Pitt has sprouted a new green initiative this semester, although its growth has slowed since… Pitt has sprouted a new green initiative this semester, although its growth has slowed since move-in.Pitt organized the Green Team, this fall, led by Residence Life, the Office of First Year Experience, Housing and Dining Services and Student Affairs. The pilot program is meant to make students more environmentally conscious and more aware of sustainability efforts on campus.

Resident Director Amy Reed has played a big role in getting the program running this semester with fellow Resident Directors Matt Landy and Xavier Blackwell, as well as Pat Heffley, the recycling coordinator of Housing and Dining Services, and Mary Utter, coordinator of First Year Experience. The 100-member Green Team is composed of this year’s incoming freshmen.

Reed said she established the program to give “first-year students an opportunity to have an immediate leadership position on campus” while being environmentally friendly.

So far, the team hosted their only event during freshman move-in at the end of August, where they recycled cardboard moving boxes and handed out recycling flyers. While the group led one large campaign at the beginning of the year, it’s in the middle of a break until it thinks of a new project.

Incoming freshmen were emailed over the summer to ask if they would like to participate, Pitt Green Team member Kristen Rupnik said.

Rupnik said she thinks it is important to stay environmentally conscious, but “I try not to be obsessive about it.”

Reed said the 105 freshmen involved in the group, who were the first ones to respond to the email, moved in one day early in August and attended a mandatory two-hour training session during which they met their fellow Green Team members and learned more about the group.

Each student was assigned a four-hour shift during the first day of freshman move-in where they either volunteered to give out informational flyers containing recycling facts or volunteered at cardboard-recycling stations. The stations were located at Forbes, Lothrop and Sutherland Halls and on the Litchfield Towers patio.
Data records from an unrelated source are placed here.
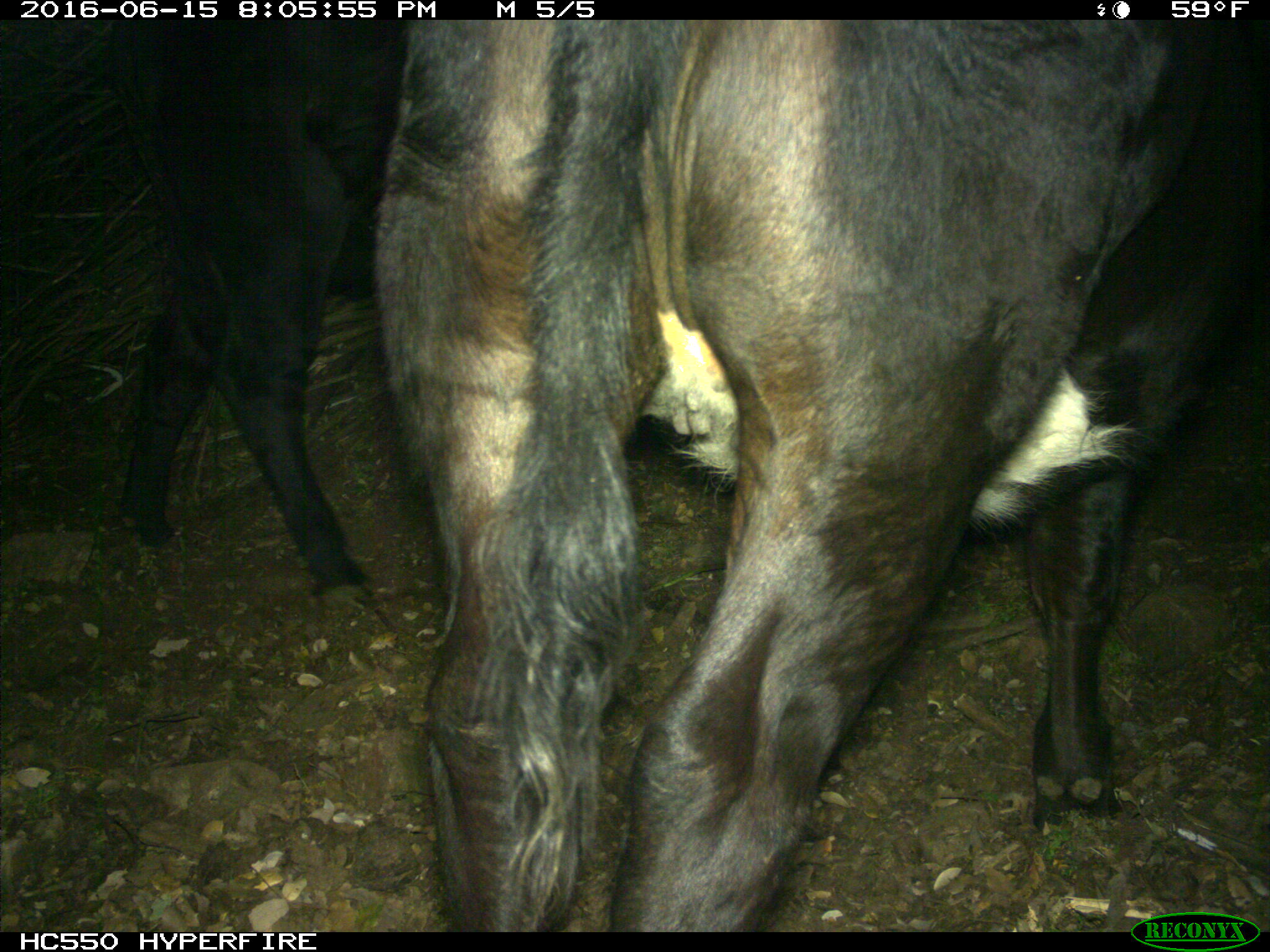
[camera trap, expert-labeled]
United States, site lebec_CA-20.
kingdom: Animalia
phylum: Chordata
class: Mammalia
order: Artiodactyla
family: Bovidae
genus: Bos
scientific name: Bos taurus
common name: domestic cow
Students who chose to recycle received $5 coupons for The Pitt Shop or 10 percent off purchases at Maggie & Stella’s Cards & Gifts.

Reed said the coupons were “our way of giving back to people for recycling.”

But students said the event was not very successful.

Rupnik, who volunteered at Lothrop’s cardboard recycling station, said they “had a lot of coupons left” at the end of the day and said that Green Team volunteers “basically just sat there.”

Freshman Brian Nelson agreed with Rupnik’s assessment. Nelson said that people were walking around with “mostly just flyers” and he, like many other students, had not recycled any cardboard and did not know anyone who had.

Other students were assigned to hand out recycling information sheets, which were not printed on 100 percent recyclable paper, Reed said. She assumed that the paper would be recycled, but was surprised that it couldn’t be recycled afterward.

But Rupnik said the event “was a really good idea. We kind of want to try to do more on stuff on campus.”

The team had its first meeting since move-in day on Sept. 11, with the goal of continuing to generate awareness on campus about how to be more environmentally friendly. Reed said the students involved “were still very excited.”

Reed said that for future plans, she would like to include the Student Government Board.

Reed plans on giving the same opportunity of joining the team to the freshman class of 2016.

“It went above and beyond my expectations,” Reed said.